# "SUPER-FAST" ESTIMATION OF CELL LOSS RATE AND CELL DELAY PROBABILITY OF ATM SWITCHES

Junjie Wang, K. Ben Letaief, and M. Hamdi \*

The Hong Kong University of Science and Technology Clear Water Bay, Hong Kong

- Abstract In this paper, we consider the evaluation of the cell loss rate (CLR) and cell delay probability (CDP) in nonblocking ATM switches using computer simulations. Specifically, we investigate the application of *importance sampling* techniques as a "super-fast" alternative to conventional Monte Carlo simulation in finding the CLR and CDP in nonblocking ATM switches. A novel "*split switch*" model is developed to decouple the input and output queueing behavior so as to reduce the simulation complexity. Numerical results demonstrate that considerable computation cost can be saved using importance sampling techniques while achieving a high degree of accuracy.
- Keywords: ATM Switch, Performance Evaluation, Importance Sampling, Cell Loss Rate, Cell Delay Probability.

# **1. INTRODUCTION**

In this paper, we consider the performance of ATM switches with respect to cell loss rate (CLR) and cell delay probability (CDP, i.e., the probability distribution of the cell delay). These are clearly some of the important issues in the switch design and a sizable amount of work has been done on the performance evaluation of ATM switches with regard to these QoS parameters [1]-[3]. Due to the complex traffic model, it turns out that close-form solution is difficult to achieve, if not impossible. Alternatively, researchers resort to simulation-based methodologies. Unfortunately, the required CLR for a typical ATM switch is smaller than  $10^{-6}$  for most practical applications. Likewise, some real-time traffic requires a delay threshold probability (i.e., the probability

<sup>\*</sup>This research work was supported in part by the Hong Kong Research Grant Council under the Grant RGC/HKUST 100/92E.

that a cell experiences a delay in excess of a particular threshold) is also around  $10^{-6}$  or even smaller [7]. Hence, a prohibitive amount of time is needed in conventional Monte Carlo (MC) simulations to obtain an estimate of these rare events for a particular accuracy requirement.

Importance Sampling (IS), as a promising technique, can significantly reduce the simulation time required to obtain accurate estimates [4]-[6]. In this paper, we consider the application of IS to the estimation of the CLR and CDP in nonblocking ATM switches. Note that the application of IS to the estimation of the CLR in ATM switches has been considered in [3; 6; 8]. However, in these studies, the switch model was a space-division ATM switch with *only* output queues. In this paper, we consider the more practical case of ATM switches with both input and output queues, which makes the analysis more complicated.

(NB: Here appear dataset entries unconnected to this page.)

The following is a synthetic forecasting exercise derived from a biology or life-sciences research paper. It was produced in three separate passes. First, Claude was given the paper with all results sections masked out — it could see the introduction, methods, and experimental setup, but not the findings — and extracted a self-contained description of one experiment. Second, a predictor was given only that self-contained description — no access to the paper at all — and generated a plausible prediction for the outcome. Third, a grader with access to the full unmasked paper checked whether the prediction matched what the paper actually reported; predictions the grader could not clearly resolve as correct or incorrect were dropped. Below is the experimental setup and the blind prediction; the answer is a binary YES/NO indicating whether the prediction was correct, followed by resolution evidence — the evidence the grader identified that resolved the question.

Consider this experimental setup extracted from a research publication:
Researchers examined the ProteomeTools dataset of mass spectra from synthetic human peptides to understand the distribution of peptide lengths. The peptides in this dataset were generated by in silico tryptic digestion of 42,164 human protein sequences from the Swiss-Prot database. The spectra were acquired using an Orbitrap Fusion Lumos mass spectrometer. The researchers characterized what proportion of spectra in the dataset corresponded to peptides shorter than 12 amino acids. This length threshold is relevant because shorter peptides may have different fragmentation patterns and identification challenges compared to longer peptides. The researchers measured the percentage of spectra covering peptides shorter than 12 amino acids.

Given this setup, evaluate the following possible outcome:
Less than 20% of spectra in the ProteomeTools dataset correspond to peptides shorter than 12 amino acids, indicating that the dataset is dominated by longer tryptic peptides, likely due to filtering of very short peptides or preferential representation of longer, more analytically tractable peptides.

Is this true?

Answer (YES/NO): NO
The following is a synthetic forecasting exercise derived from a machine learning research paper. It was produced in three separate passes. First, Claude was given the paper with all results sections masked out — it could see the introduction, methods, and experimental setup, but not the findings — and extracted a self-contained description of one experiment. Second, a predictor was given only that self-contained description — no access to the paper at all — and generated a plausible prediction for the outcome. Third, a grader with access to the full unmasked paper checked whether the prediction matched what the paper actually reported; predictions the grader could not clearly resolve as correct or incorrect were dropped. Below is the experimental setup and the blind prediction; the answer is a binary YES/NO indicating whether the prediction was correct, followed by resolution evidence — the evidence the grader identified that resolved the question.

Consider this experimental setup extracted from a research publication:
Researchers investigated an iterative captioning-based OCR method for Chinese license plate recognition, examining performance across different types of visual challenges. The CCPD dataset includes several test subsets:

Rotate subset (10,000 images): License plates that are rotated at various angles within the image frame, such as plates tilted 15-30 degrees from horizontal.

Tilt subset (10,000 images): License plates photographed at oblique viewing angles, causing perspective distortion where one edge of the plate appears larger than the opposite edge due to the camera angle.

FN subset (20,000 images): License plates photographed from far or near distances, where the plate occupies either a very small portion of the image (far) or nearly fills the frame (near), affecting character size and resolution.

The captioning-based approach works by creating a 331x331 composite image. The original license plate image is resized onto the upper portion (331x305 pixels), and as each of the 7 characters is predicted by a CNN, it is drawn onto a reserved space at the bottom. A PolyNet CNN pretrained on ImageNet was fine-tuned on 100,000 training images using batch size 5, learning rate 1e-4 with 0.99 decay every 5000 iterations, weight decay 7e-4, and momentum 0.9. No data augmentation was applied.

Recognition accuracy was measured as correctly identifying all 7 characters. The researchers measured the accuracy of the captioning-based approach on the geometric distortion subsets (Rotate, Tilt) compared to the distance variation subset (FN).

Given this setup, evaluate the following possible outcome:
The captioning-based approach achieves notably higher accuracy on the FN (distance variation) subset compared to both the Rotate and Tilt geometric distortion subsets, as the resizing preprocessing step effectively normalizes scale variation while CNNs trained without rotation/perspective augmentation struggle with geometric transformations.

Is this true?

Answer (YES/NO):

The rest of the paper is organized as follows. Section 2 gives a brief introduction of the concept of IS for the estimation of rare events. In Section 3, we propose a notion of "*split switch*" model, where we divide the performance estimation into two sub-problems which deal with the input and output queueing respectively, some IS biasing schemes are developed. Section 4 includes some simulation results illustrating the accuracy and efficiency of the proposed IS schemes. Finally, we conclude in Section 5.

# 2. IMPORTANCE SAMPLING OF RARE EVENTS

Using conventional MC simulation, the estimator for  $\alpha$  is simply the sample mean estimator based on a sequence of *i.i.d.* samples  $X^{(1)}, ..., X^{(L)}$  from the density f(.). That is,

$$\hat{\alpha} = \frac{1}{L} \sum_{\ell=1}^{L} I_E(X^{(\ell)}).$$
(1)

where  $I_E$  is an indicator function of event *E*. Practically,  $100/\alpha$  samples is required to to obtain a reliable estimate within a 10% accuracy. Hence, the estimation of probabilities of the order of  $10^{-6} - 10^{-9}$  (which are quite common in communication networks) would be difficult to achieve because of the prohibitive simulation time.

Importance sampling (IS) involves choosing  $f^*(.)$  as the simulation density such that  $f^*(x) > 0$  whenever f(x) > 0 [4]. The IS estimator is then given by

$$\hat{\alpha}^* = \frac{1}{L} \sum_{\ell=1}^{L} I_E(X^{(\ell)}) w(X^{(\ell)})$$
(2)

where  $X^{(1)}, ..., X^{(L)}$  are now *i.i.d* samples from the IS simulation density  $f^*(.)$  and w(.) is called the *importance sampling weight*, which is defined as the ratio of the true density f(.) to  $f^*(.)$ .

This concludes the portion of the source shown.